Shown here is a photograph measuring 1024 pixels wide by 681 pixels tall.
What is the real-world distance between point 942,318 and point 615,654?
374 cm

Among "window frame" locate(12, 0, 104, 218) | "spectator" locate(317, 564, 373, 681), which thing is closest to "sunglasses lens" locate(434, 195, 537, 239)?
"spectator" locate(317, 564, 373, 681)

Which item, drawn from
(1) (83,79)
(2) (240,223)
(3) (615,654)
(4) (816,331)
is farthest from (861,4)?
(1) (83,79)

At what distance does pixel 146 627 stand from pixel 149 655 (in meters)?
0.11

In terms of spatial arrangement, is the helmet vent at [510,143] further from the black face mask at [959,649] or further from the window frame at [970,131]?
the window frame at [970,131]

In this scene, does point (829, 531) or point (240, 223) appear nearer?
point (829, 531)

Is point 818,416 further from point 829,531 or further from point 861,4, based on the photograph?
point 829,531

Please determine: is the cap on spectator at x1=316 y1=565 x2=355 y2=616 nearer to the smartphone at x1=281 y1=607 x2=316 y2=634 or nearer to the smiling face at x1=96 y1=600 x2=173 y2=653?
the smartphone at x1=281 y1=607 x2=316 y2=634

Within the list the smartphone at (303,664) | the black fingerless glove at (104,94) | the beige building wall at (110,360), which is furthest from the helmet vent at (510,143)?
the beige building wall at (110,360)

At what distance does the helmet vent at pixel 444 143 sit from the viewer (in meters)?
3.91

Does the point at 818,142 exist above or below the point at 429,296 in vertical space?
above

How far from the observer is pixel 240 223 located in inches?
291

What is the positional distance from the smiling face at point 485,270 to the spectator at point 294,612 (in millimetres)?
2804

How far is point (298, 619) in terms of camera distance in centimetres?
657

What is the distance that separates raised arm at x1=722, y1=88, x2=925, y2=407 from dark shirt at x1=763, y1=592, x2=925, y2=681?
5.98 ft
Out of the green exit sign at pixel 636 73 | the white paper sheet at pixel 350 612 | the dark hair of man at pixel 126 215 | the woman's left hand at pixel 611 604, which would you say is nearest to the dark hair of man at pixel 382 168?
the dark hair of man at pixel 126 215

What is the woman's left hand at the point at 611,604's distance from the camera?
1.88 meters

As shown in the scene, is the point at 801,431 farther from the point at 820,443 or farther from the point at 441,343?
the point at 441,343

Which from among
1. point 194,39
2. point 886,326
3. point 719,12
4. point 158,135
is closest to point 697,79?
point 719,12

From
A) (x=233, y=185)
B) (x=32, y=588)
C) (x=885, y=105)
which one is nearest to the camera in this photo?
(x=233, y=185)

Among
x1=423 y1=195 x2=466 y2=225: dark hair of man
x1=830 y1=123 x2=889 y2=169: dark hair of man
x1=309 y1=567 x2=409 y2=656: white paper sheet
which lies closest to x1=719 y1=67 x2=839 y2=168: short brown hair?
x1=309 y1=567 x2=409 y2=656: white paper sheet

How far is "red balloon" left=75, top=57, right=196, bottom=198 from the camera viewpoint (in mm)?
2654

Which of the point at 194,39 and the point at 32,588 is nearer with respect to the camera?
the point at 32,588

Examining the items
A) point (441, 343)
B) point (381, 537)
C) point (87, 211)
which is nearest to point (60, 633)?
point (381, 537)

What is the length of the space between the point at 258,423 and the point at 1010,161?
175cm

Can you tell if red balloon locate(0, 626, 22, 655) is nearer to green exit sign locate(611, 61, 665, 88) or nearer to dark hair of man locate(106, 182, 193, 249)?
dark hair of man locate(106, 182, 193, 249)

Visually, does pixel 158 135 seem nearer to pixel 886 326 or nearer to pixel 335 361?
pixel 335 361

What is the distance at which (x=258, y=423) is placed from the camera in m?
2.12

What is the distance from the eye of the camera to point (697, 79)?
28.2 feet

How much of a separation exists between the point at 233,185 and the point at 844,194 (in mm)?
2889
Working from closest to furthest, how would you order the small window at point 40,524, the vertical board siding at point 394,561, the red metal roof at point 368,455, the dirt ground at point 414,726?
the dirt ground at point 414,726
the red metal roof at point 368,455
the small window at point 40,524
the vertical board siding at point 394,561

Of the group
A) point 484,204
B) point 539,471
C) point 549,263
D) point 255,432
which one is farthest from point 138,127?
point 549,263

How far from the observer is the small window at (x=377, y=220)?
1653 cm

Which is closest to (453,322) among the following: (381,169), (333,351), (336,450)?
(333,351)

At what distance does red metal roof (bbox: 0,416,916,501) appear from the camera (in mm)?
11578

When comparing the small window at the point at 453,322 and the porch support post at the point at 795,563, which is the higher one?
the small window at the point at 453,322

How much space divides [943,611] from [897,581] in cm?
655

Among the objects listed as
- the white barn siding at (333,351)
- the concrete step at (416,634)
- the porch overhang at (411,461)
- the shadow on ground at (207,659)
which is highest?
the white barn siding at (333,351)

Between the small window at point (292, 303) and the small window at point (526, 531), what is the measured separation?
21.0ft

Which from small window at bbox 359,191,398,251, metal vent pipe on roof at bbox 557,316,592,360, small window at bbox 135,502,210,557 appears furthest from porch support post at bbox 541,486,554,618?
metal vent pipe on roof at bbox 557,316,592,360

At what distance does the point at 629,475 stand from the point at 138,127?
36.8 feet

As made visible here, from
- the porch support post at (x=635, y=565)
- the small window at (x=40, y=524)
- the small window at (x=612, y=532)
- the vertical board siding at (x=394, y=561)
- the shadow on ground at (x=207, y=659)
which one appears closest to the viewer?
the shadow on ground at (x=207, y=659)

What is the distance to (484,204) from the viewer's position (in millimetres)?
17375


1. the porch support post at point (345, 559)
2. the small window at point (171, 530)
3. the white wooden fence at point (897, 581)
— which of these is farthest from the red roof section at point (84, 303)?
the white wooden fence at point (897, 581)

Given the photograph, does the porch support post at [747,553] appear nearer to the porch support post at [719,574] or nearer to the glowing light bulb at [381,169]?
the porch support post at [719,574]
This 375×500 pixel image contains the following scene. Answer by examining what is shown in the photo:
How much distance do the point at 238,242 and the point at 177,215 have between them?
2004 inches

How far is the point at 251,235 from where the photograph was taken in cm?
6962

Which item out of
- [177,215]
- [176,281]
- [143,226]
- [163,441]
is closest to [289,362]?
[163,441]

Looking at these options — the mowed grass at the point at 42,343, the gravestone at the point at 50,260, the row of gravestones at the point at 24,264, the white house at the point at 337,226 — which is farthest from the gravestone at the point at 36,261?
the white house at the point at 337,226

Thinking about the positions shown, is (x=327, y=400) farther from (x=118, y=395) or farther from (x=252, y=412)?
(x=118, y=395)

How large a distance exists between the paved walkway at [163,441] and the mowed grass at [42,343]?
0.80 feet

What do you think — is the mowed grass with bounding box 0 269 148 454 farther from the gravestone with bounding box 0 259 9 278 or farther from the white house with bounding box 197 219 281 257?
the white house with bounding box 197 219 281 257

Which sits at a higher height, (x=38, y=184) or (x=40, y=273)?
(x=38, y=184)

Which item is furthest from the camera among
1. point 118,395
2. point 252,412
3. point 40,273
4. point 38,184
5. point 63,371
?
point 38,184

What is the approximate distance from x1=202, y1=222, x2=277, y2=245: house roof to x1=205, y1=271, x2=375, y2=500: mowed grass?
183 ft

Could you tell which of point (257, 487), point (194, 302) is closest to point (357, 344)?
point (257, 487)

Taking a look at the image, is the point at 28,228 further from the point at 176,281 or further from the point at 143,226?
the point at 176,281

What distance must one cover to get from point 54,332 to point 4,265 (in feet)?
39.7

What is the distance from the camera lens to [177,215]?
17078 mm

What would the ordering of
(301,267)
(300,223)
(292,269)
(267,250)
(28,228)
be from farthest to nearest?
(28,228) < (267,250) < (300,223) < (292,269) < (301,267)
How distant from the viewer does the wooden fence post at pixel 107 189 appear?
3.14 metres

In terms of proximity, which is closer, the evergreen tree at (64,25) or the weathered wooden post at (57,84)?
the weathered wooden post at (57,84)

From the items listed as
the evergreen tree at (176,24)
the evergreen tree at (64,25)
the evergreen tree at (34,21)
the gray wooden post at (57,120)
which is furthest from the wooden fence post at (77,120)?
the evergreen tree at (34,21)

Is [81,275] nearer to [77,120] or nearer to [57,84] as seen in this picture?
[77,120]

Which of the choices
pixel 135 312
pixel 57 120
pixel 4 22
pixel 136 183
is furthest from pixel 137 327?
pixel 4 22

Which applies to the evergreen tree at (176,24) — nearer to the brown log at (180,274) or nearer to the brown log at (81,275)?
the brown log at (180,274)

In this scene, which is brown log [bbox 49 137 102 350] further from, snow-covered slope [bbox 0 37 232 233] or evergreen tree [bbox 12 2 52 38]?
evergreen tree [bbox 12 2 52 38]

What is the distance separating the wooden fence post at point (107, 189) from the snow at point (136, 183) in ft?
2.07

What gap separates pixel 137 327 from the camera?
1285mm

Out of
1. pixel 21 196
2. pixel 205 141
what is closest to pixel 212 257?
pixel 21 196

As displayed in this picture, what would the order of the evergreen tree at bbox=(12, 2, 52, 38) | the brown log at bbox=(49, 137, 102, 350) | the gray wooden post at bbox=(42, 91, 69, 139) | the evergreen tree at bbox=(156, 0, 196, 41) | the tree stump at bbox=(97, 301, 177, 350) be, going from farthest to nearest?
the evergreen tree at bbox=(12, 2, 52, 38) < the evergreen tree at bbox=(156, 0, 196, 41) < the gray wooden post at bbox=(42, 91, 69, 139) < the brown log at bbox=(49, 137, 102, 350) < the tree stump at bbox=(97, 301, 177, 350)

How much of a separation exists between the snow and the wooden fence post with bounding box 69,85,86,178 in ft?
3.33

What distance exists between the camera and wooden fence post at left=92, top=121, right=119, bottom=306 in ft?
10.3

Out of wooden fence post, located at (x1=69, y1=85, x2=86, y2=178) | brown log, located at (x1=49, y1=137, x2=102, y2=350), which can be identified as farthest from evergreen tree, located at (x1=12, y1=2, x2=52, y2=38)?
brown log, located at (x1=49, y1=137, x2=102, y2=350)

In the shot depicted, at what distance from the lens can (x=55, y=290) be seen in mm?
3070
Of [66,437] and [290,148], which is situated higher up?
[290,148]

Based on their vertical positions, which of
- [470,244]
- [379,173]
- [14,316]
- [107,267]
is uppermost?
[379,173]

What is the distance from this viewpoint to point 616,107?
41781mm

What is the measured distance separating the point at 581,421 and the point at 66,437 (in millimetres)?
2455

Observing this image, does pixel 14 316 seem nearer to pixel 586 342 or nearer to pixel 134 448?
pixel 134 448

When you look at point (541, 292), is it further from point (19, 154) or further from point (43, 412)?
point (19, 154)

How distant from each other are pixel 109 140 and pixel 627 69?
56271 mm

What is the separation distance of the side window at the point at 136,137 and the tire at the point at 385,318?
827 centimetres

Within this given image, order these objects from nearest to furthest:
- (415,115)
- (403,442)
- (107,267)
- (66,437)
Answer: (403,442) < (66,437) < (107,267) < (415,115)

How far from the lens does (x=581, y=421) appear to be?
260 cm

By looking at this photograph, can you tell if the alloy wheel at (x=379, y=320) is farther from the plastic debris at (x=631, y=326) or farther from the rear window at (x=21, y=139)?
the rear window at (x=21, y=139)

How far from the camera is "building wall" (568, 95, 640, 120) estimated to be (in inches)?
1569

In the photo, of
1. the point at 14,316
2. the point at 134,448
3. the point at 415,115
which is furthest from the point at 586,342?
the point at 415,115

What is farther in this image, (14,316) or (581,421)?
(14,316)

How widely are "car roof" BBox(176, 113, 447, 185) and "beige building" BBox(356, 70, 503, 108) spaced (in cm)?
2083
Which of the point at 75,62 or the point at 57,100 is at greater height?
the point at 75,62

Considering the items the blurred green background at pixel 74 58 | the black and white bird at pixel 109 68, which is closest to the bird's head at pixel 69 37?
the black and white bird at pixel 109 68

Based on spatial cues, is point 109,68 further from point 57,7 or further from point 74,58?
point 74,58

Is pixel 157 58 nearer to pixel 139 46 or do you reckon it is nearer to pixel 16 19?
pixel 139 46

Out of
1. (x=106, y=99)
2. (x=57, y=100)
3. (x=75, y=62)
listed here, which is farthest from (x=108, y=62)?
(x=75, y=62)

========================

TO BE DONE: Set down, without any alteration, the part of the records that opens with the line containing "How far from the camera" and runs through the end of the records.

SOLUTION TO THIS PROBLEM:
How far from the camera is "building wall" (568, 95, 640, 120) estimated to be (in inches)?
1569

In the photo, of
1. the point at 14,316
2. the point at 134,448
3. the point at 415,115
which is furthest from the point at 586,342?
the point at 415,115

What is farther in this image, (14,316) or (581,421)?
(14,316)

How widely are "car roof" BBox(176, 113, 447, 185) and "beige building" BBox(356, 70, 503, 108) spaced (in cm)?
2083
Which of the point at 75,62 or the point at 57,100 is at greater height?
the point at 75,62

Considering the items the blurred green background at pixel 74 58 | the black and white bird at pixel 109 68, which is closest to the bird's head at pixel 69 37?
the black and white bird at pixel 109 68

Based on spatial cues, is point 109,68 further from point 57,7 or further from point 74,58?
point 74,58

Is pixel 157 58 nearer to pixel 139 46 or do you reckon it is nearer to pixel 16 19?
pixel 139 46

Out of
1. (x=106, y=99)
2. (x=57, y=100)
3. (x=75, y=62)
listed here, which is farthest from (x=108, y=62)?
(x=75, y=62)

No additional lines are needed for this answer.